Exercise objective: Repeat each entry exactly and drop the pictures.

[Caption-style text data]
*** Begin section ***
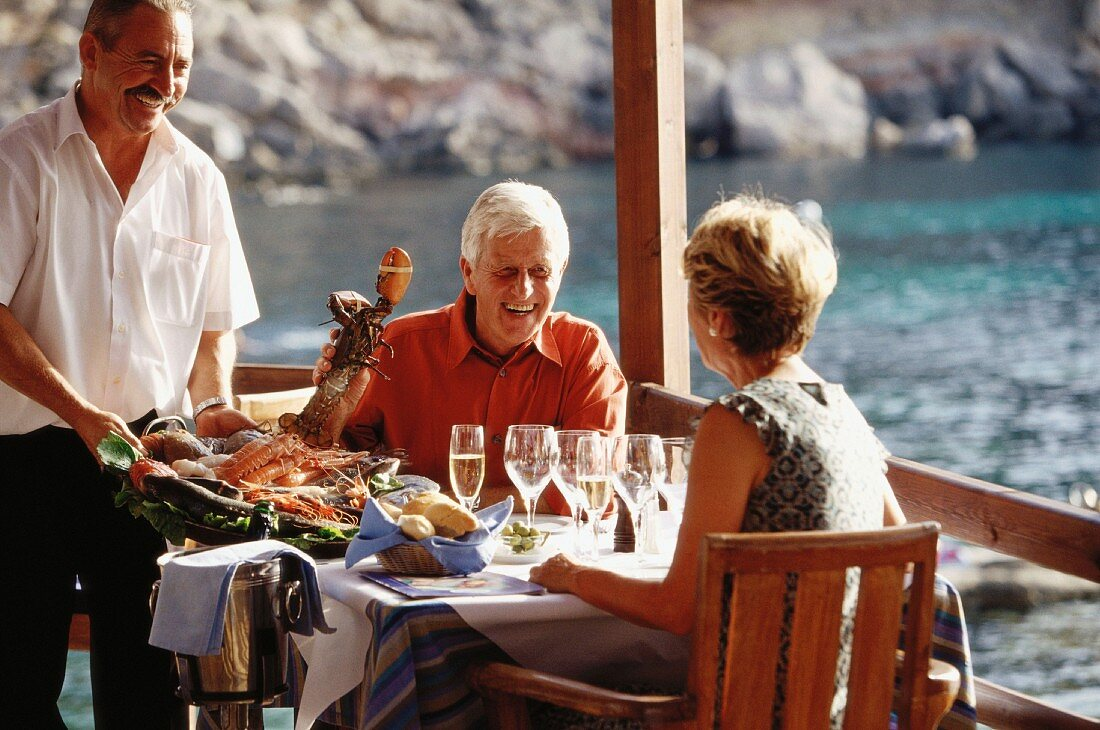 Older married couple eating lobster on holiday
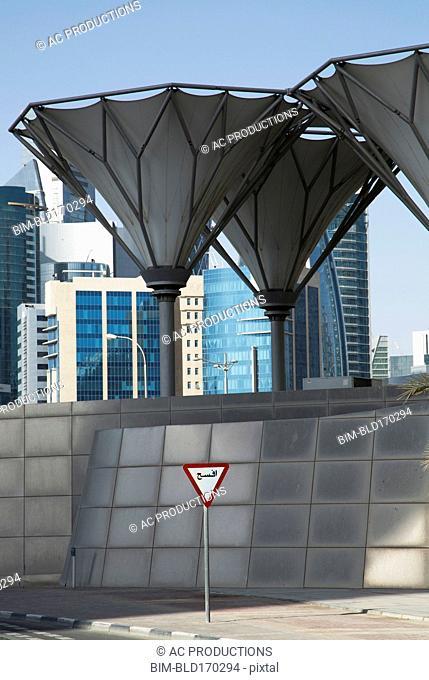 Roadsign under unique structures in Doha cityscape, Doha, Qatar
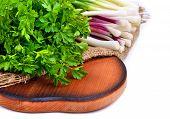 stock photo of rocket salad  - Parsley green onion garlic rocket salad on cutting board isolated on white - JPG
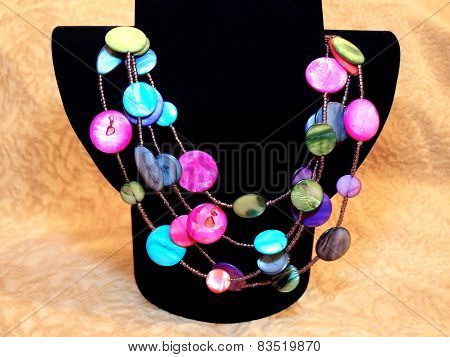 Beautiful  Colorful Beads Of Natural Nacre On Black Bust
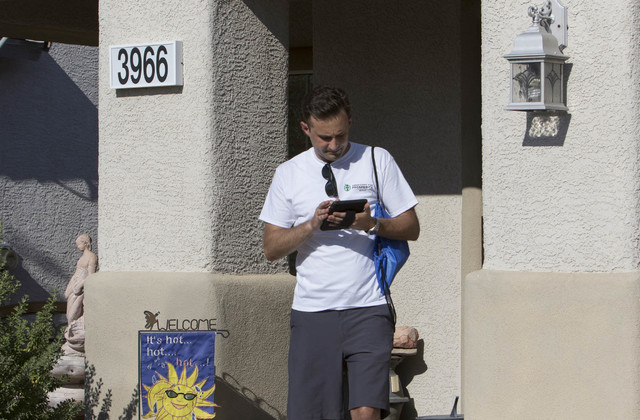Americans for Prosperity volunteer Roger Pattison updates his route while going door-to-door for the organization in a neighborhood in west Las Vegas on Monday, Aug. 29, 2016. (Richard Brian/Las V ...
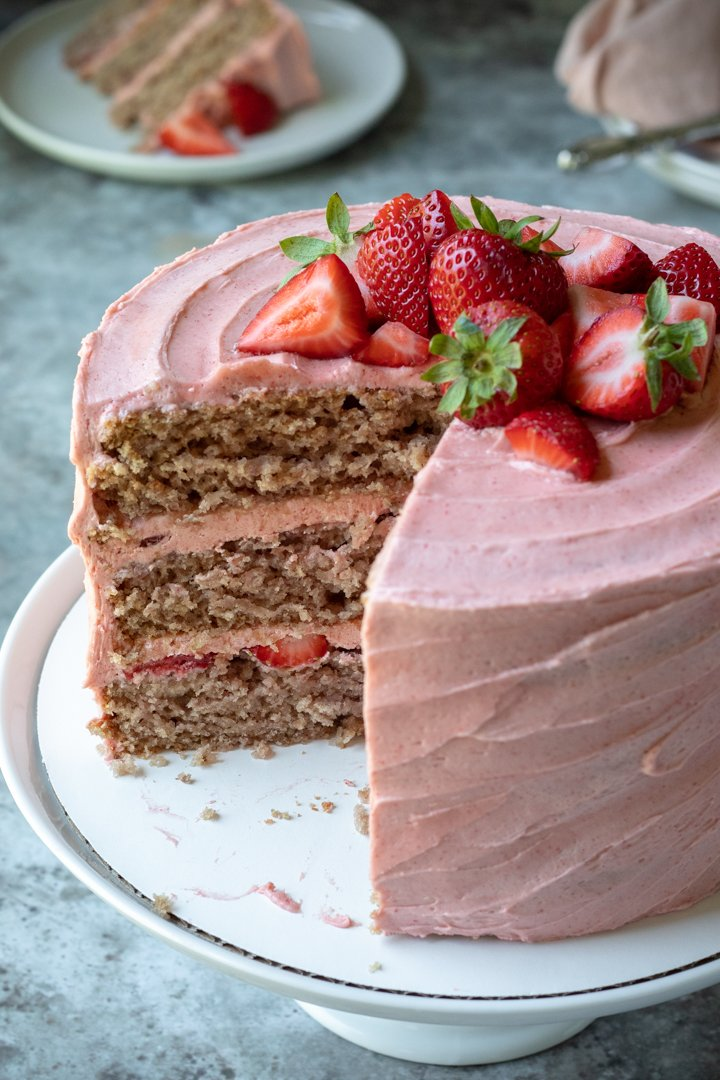 view of the inside of the cake showing 3 layers with fresh strawberries and frosting inbetween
*** End section ***
Written answer:
 Older married couple eating lobster on holiday
 Roadsign under unique structures in Doha cityscape, Doha, Qatar
 stock photo of rocket salad  - Parsley green onion garlic rocket salad on cutting board isolated on white - JPG
 Beautiful  Colorful Beads Of Natural Nacre On Black Bust
Americans for Prosperity volunteer Roger Pattison updates his route while going door-to-door for the organization in a neighborhood in west Las Vegas on Monday, Aug. 29, 2016. (Richard Brian/Las V ...
 view of the inside of the cake showing 3 layers with fresh strawberries and frosting inbetween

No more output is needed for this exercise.